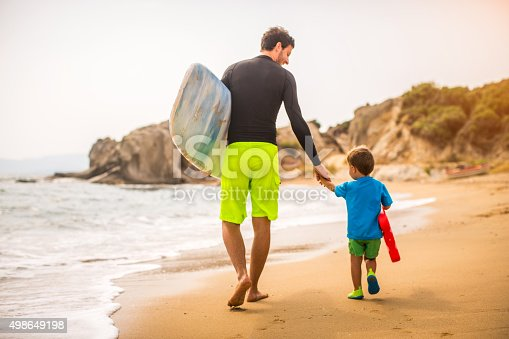 istock Beach life 498649198
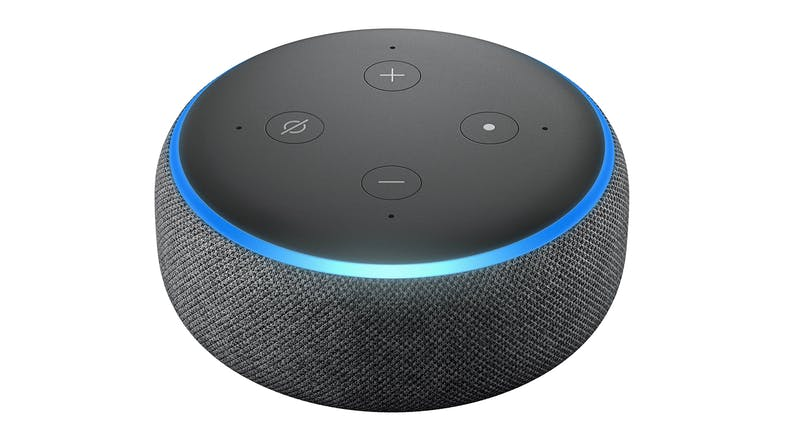 Amazon Echo Dot (3rd Gen) - Charcoal Fabric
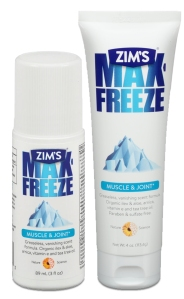Max-Freeze Gel and Roll-On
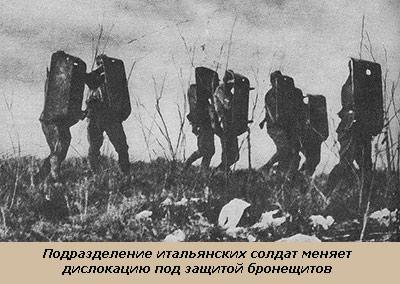 Солдаты со щитами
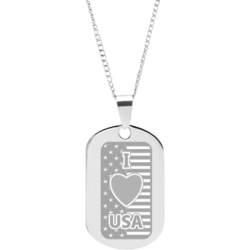 Stainless Steel Personalized Engraved I Love USA Flag Pendant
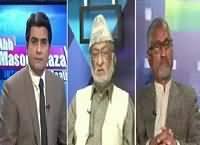 Abb Masood Raza Ke Saath (PMLN Ke Dawey Dhare Rah Gaye) – 4th January 2016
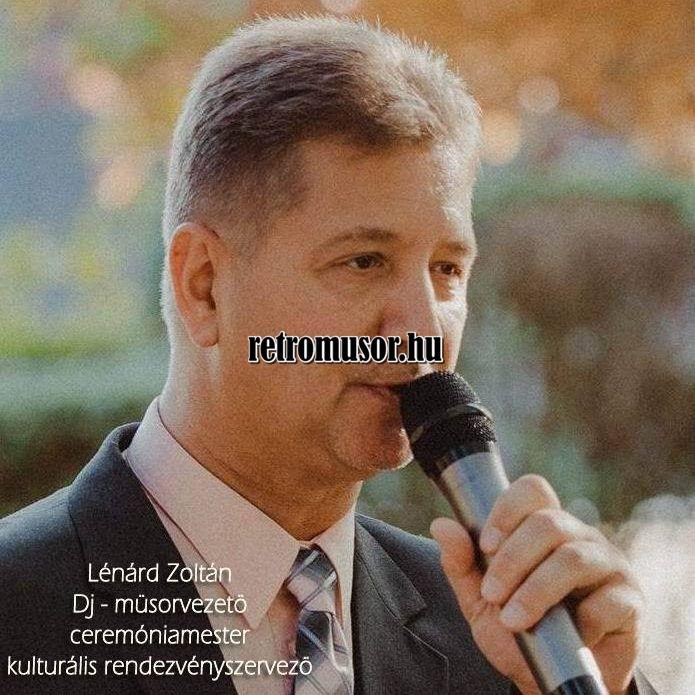 ESKÜVŐ DJ - Wedding One Man Show, Lénárd Zoltán
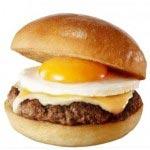 ひと足お先に秋気分!「とろ~り月見の肉厚ハンバーガー」など期間限定発売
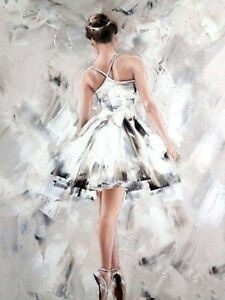 Ballerina Dance Full drill 5D Diamond Painting Embroidery DIY Handmade N6461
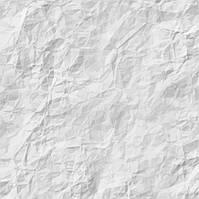 Фотофон текстура 60х60 см для предметной съемки - 25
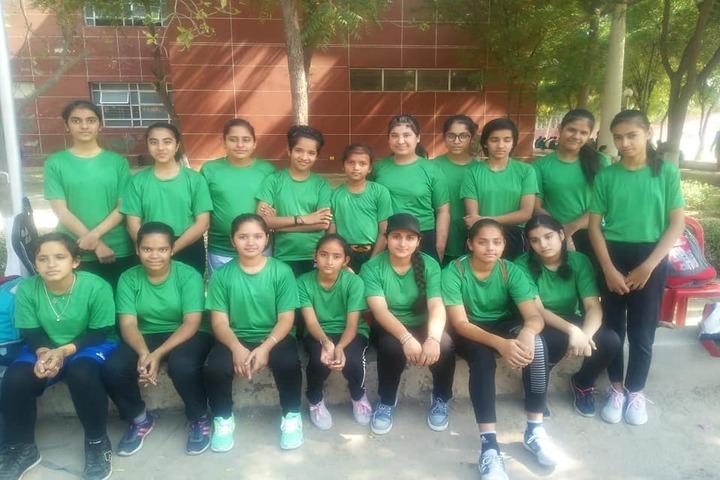 Satluj Public School-Sports Team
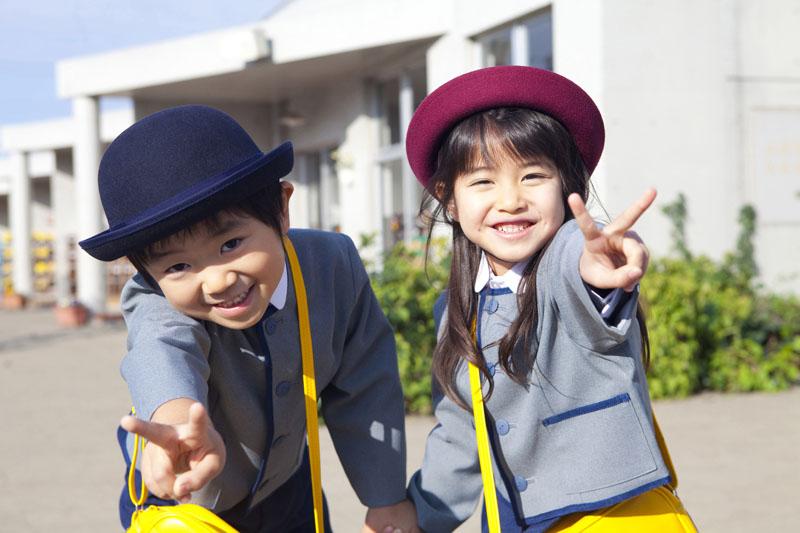 子ども達をいい環境の中で育み、明るく健やかな心身の発達を目指します。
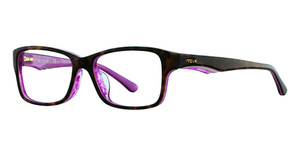 Vogue VO2883F Eyeglasses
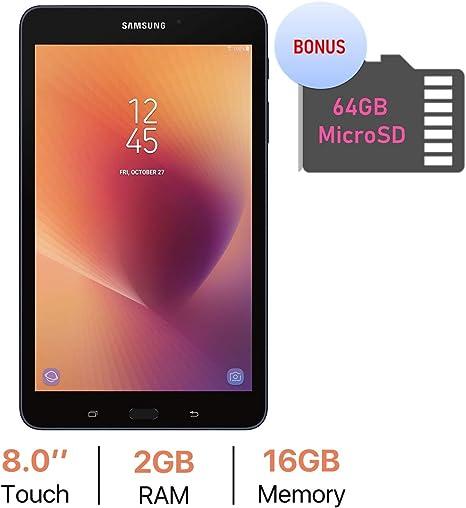 Amazon.com: Samsung Galaxy Tab A 8.0 Pantalla táctil (1280 ...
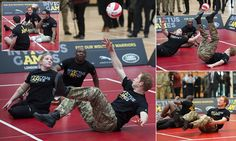 Prince Harry launches British version of US Paralympic style games for injured war heroes: 'It was such a good idea by the Americans - we nicked it' #DailyMail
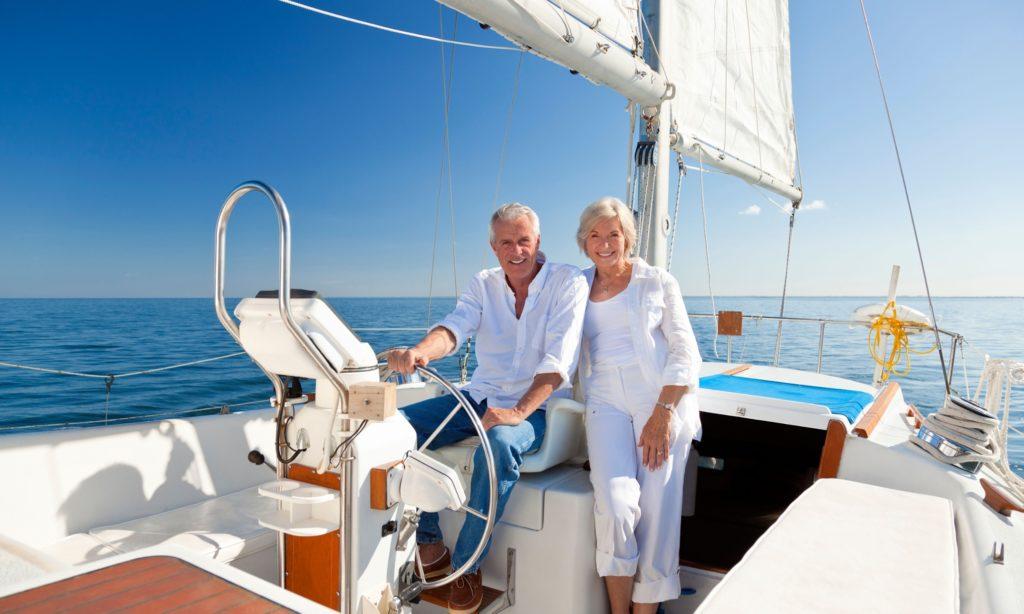 Пенсионерите по света
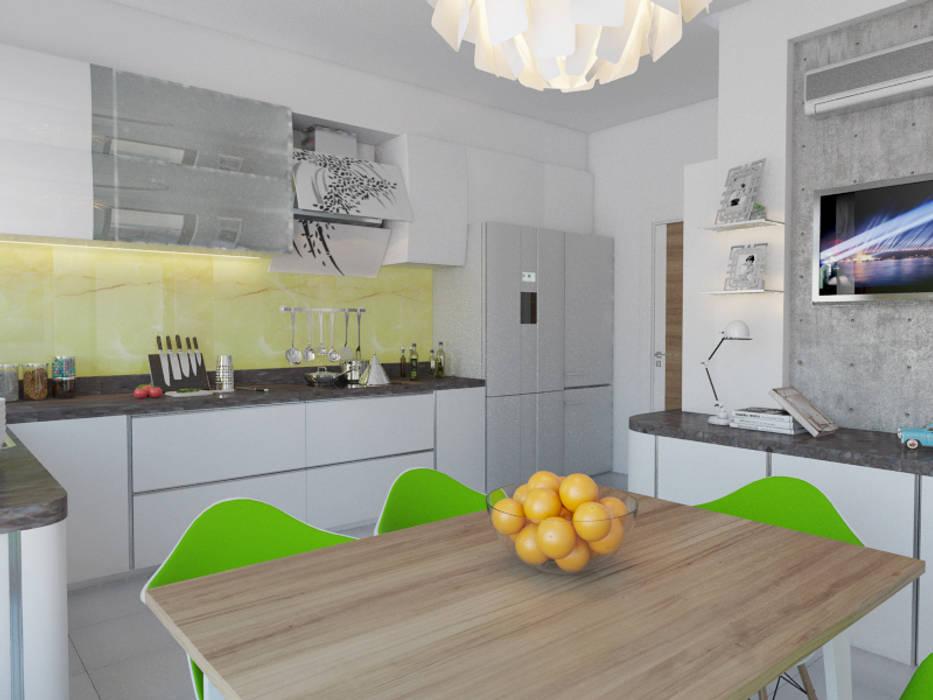 İNDEKSA Mimarlık İç Mimarlık İnşaat Taahüt Ltd.Şti. – Konut Projesi: modern tarz , Modern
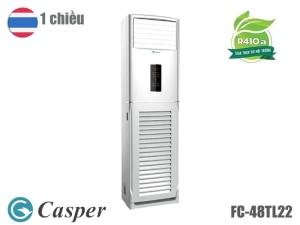 Điều hòa tủ đứng Casper 1 chiều 48.000BTU FC-48TL22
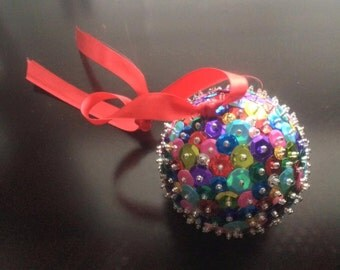 Multi-Colored Sequin Ornament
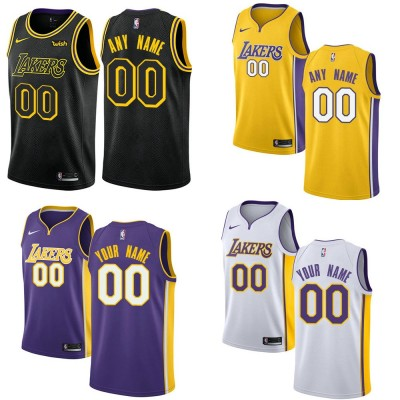 Los Angeles Lakers Customizable Jerseys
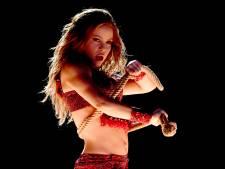 Shakira volgde filosofieles tijdens quarantaine: 'Dank je Plato'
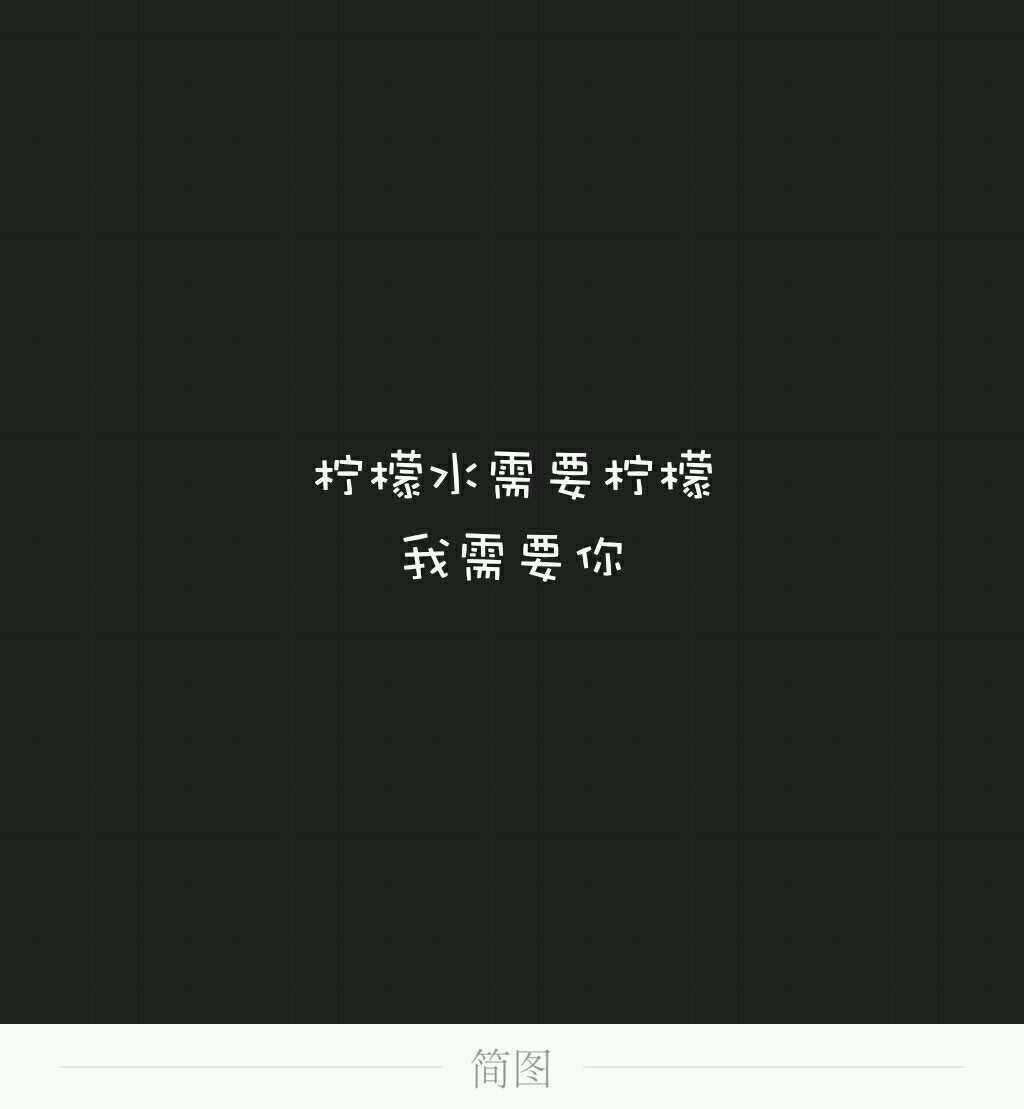 JT_20180213_121810.jpg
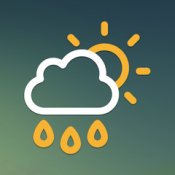 iPhone、iPadアプリ「Local City Weather Report - Daily Weather Forecast Updates Instantly..!!」のアイコン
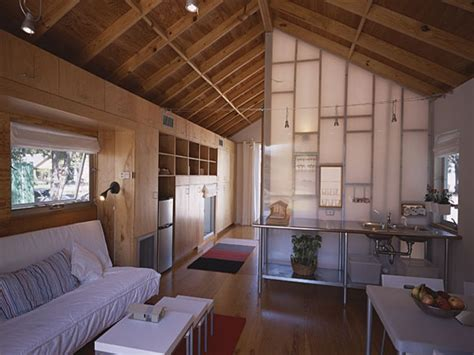 pictures of small homes interior cool tiny house interior all about house design tiny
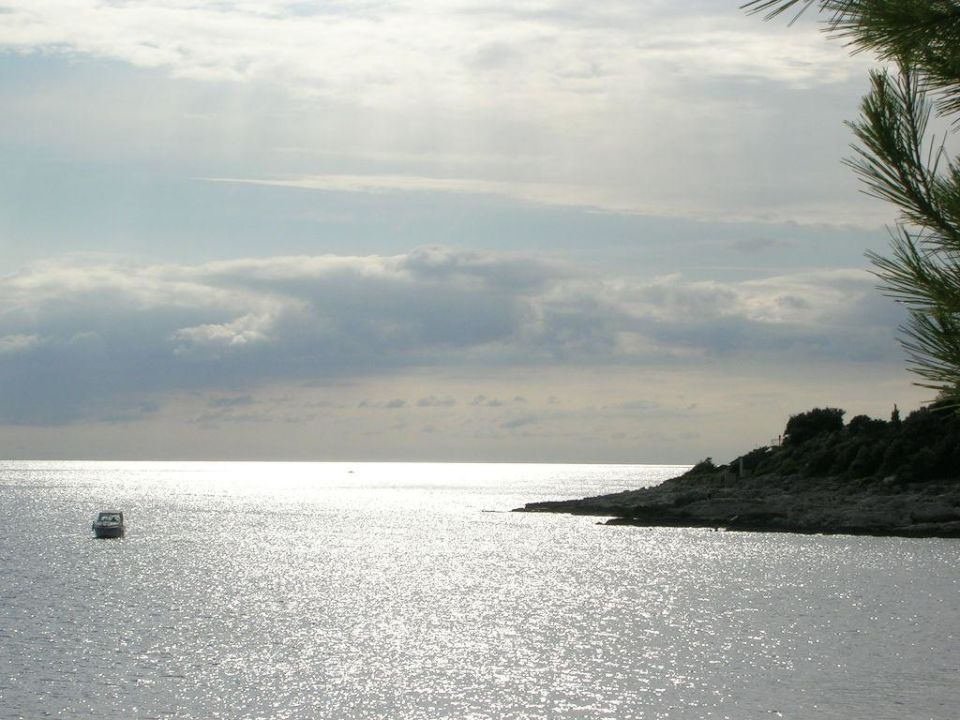 Blick über das Meer Park Plaza Verudela Pula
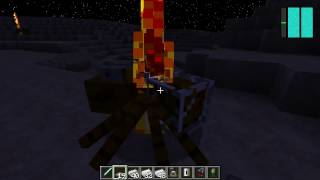 Minecraft 1.7.10 MOD Review - GalactiCraft and Galaxy Space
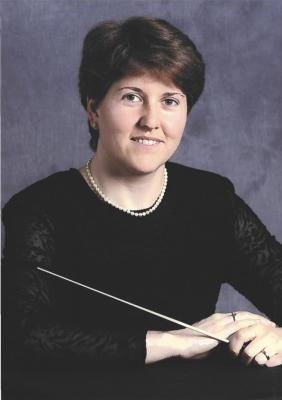 Sylvie Allaire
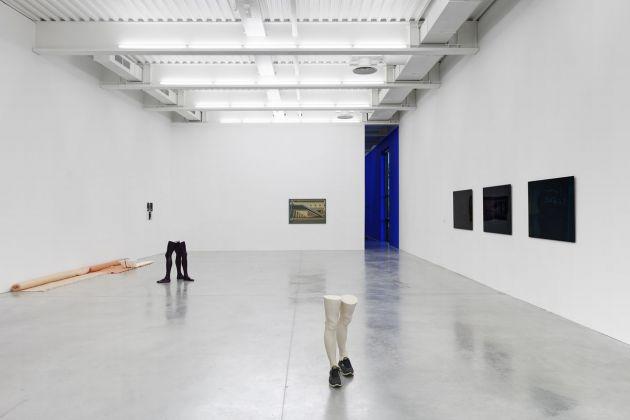 Les Ateliers de Rennes 2018. Exhibition view at FRAC Bretagne, Rennes 2018. Photo © Aurélien Mole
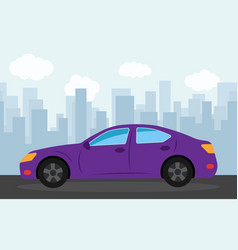 purple sports car vector image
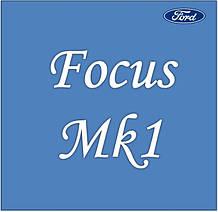 Ford Focus Mk1 1998-2007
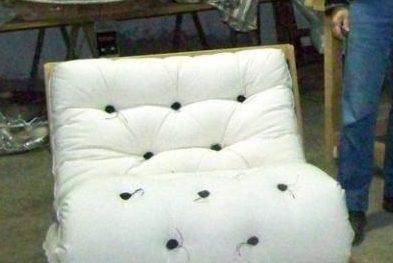 futon de laine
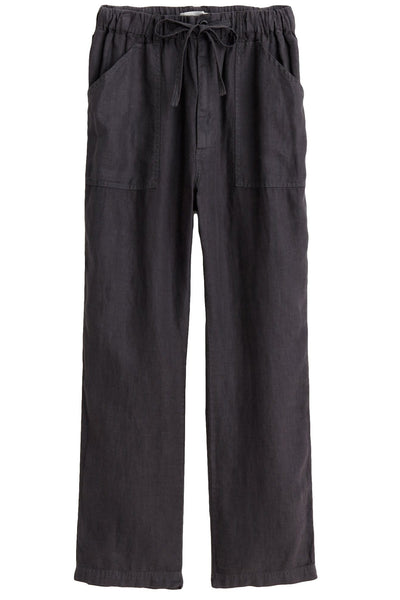 Pull On Linen Pant in Asphalt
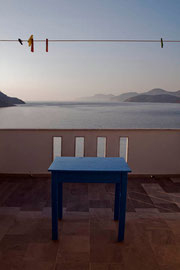 Kalymnos Dodecanese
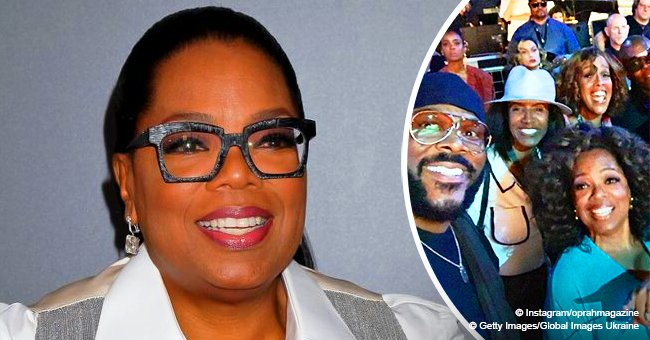 Oprah is all smiles in picture with Tyler Perry and Ava DuVernay at Beyoncé's concert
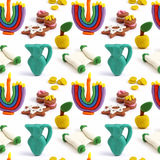 Hanukkah seamless handmade plasticine pattern. Modeling clay colorful texture. Isolated on white background Stock Image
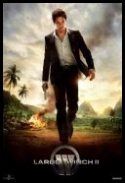 Spisek / Largo Winch 2 *2011* [480p] [BRRip] [XviD] [AC3] [ENG] [Napisy PL]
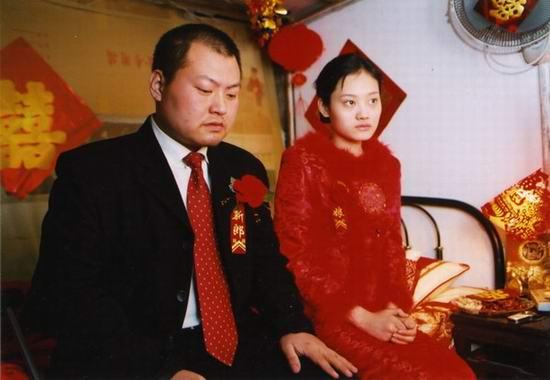 荣信达荣誉出品-《人在北京》(组图)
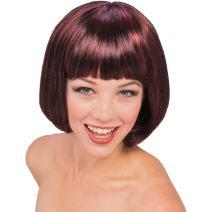 Rubie's Costume Supermodel Wig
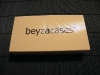 beyzacases-retro-super-slim-vertical-case-iphone-4-pic-01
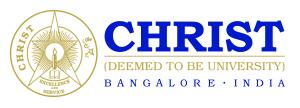 CHRIST Bangalore Logo colour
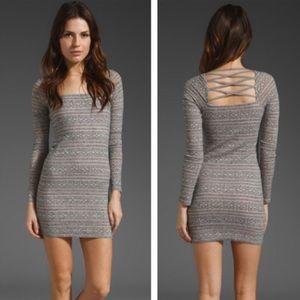 FP gray and tan crisscross long sleeved mini dress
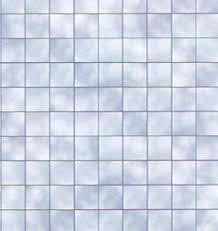 bathroom flooring texture. Click Photo For Large Image, Product Description More Info Bathroom Flooring Texture O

**Your objective**
Could you output the full set of entries exactly, skipping every picture?

**Answer to this task**
 istock Beach life 498649198
 Amazon Echo Dot (3rd Gen) - Charcoal Fabric
Max-Freeze Gel and Roll-On
 Солдаты со щитами
 Stainless Steel Personalized Engraved I Love USA Flag Pendant
 Abb Masood Raza Ke Saath (PMLN Ke Dawey Dhare Rah Gaye) – 4th January 2016
 ESKÜVŐ DJ - Wedding One Man Show, Lénárd Zoltán
 ひと足お先に秋気分!「とろ~り月見の肉厚ハンバーガー」など期間限定発売
 Ballerina Dance Full drill 5D Diamond Painting Embroidery DIY Handmade N6461
 Фотофон текстура 60х60 см для предметной съемки - 25
 Satluj Public School-Sports Team
 子ども達をいい環境の中で育み、明るく健やかな心身の発達を目指します。
 Vogue VO2883F Eyeglasses
 Amazon.com: Samsung Galaxy Tab A 8.0 Pantalla táctil (1280 ...
 Prince Harry launches British version of US Paralympic style games for injured war heroes: 'It was such a good idea by the Americans - we nicked it' #DailyMail
 Пенсионерите по света
 İNDEKSA Mimarlık İç Mimarlık İnşaat Taahüt Ltd.Şti. – Konut Projesi: modern tarz , Modern
 Điều hòa tủ đứng Casper 1 chiều 48.000BTU FC-48TL22
 Multi-Colored Sequin Ornament
 Los Angeles Lakers Customizable Jerseys
 Shakira volgde filosofieles tijdens quarantaine: 'Dank je Plato'
 JT_20180213_121810.jpg
 iPhone、iPadアプリ「Local City Weather Report - Daily Weather Forecast Updates Instantly..!!」のアイコン
 pictures of small homes interior cool tiny house interior all about house design tiny
 Blick über das Meer Park Plaza Verudela Pula
 Minecraft 1.7.10 MOD Review - GalactiCraft and Galaxy Space
 Sylvie Allaire
 Les Ateliers de Rennes 2018. Exhibition view at FRAC Bretagne, Rennes 2018. Photo © Aurélien Mole
 purple sports car vector image
 Ford Focus Mk1 1998-2007
 futon de laine
 Pull On Linen Pant in Asphalt
 Kalymnos Dodecanese
 Oprah is all smiles in picture with Tyler Perry and Ava DuVernay at Beyoncé's concert
 Hanukkah seamless handmade plasticine pattern. Modeling clay colorful texture. Isolated on white background Stock Image
 Spisek / Largo Winch 2 *2011* [480p] [BRRip] [XviD] [AC3] [ENG] [Napisy PL]
 荣信达荣誉出品-《人在北京》(组图)
 Rubie's Costume Supermodel Wig
 beyzacases-retro-super-slim-vertical-case-iphone-4-pic-01
 CHRIST Bangalore Logo colour
 FP gray and tan crisscross long sleeved mini dress
 bathroom flooring texture. Click Photo For Large Image, Product Description More Info Bathroom Flooring Texture O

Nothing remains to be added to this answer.